The following is a transcript of an article that contains an interview with Kurt Cobain (who at the time spelled his name differently) that originally was printed in The Daily May, 5, 1989. It was written by Phil West and republished in the arts section of the April 8, 2004 edition of the UW Daily (which I edited) to commemorate the 10-year anniversary of Cobain’s death.
Nirvana transcends all the pretensions that go along with being rock stars. They come across as the type of early psycho scums you wish you could beat up in high school. They view music as a trend, think the SupPop movement is sincere but “the ultimate rehash” and “the last wave of rock music,” and singer/guitarist/group founder Kurdt Kobain, on the average, listens to three records a month. They started out in ultimate hick-town Aberdeen, and their current Olympia base hardly qualifies them for urban art hipness.
Although Nirvana looks like nothing special in this context, they could be the greatest contribution that Seattle’s grunge-oriented Sub Pop Records makes to society. Kurdt originated the Nirvana sound during his high-school days Aberdeen.
“I wasn’t thriving socially, so I stayed in my room and played guitar all the time,” he said. “At the time, I thought I was inventing a new sound that would change the whole outlook of music. I’ve discovered in the last few years that it was just the Seattle Sub Pop sound.”
The core of their sound is based in primal Black Sabbath and Stooges punk/metal riffing, but it carries a dark, raw, earthy, grungy tone that separates them from their labelmates. Kurdt, after a long pause, decided their music has a “gloomy, vengeful element based on hatred.”
A lot of this is rooted in his adolescent small-town experiences. “In Aberdeen, I hated my best friends with a passion, because they were idiots. A lot of that hatred is still leaking through.”
It’s not all hatred though. Their debut album, Bleach, contains two straight-ahead, blow-pop tunes that attest to Kurdt’s feeling that things are going his way. This newfound positivity has led to a “gay pop songs phase that will eventually die,” yet they’ll probably write more of them on he next album.
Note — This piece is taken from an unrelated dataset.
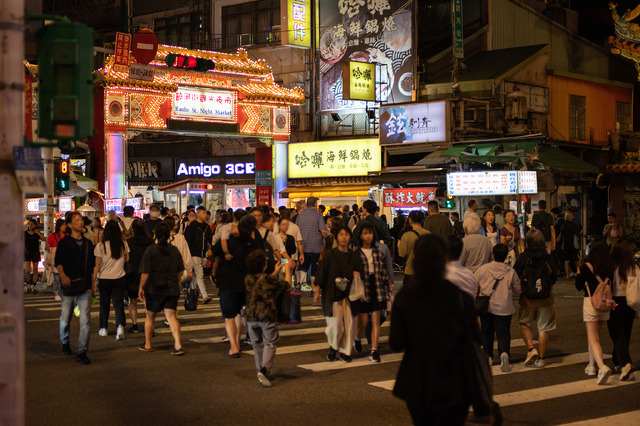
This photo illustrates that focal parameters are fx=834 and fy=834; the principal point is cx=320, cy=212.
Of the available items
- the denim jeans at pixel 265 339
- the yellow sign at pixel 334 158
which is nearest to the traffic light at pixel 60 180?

Most of Bleach contains the stye which made Sub Pop seek the band out, after a demo that Kurdt and bassist Chris Novoselic did with the drummer from Aberdeen’s Sub Pop predecessors, The Melvins. The album, like their initial demos, is a full mix of heavy dirge songs, which new guitarist Jason Everman has the most fun with, upbeat power grunge, gutteral lyrics, scream-singing and to-the-point titles like “Swap Meet” and “Negative Creep.”
Lyrics range from simple repetition about rural hick-jerks to detailed narratives of horror-torture. The end effect, epitomized in their live shows, channels Kurdt’s subversive intellect into an aggressive release, while they purge themselves in search of the great exalted god riff. Even during chaotic shows like a recent Annex Theater show marred by failing equipment and an overzealous crowd slamming into the broken monitors, they lock into a larger-than-life sound on every song.
Although a national tour is planned and a wave of positive press is following them, they remain mostly unaffected. Chris and drummer Chad Channing still work as dishwashers, Jason is living off savings from four years of “commercial fishing hell,” and Kurdt lives off his “sweet, nice and wonderful” girlfriend.
“I’d love to live off the band,” Kurdt said, “but if not, I’ll just retire to Mexico or Yugoslavia with a few thousand dollars, grow potatoes, and learn the history of rock through back issues of Creem magazine.”
But if Nirvana does become part of the last wave of rock, what will replace them? “I don’t think we’ll have to worry,” Jason said.
Kurdt’s a little more nihilistic. “If it was up to me, I’d get more oil-tanker drivers drunk,” he said. “I don’t value music much. I like The Beatles, but I hate Paul McCartney. I like Led Zeppelin, but I hate Robert Plant. I like The Who, but I hate Roger Daltrey.”
Yet Nirvana seems to be enjoying what they’re doing. After all, Kurdt said, “I can’t handle work.” He might not have to.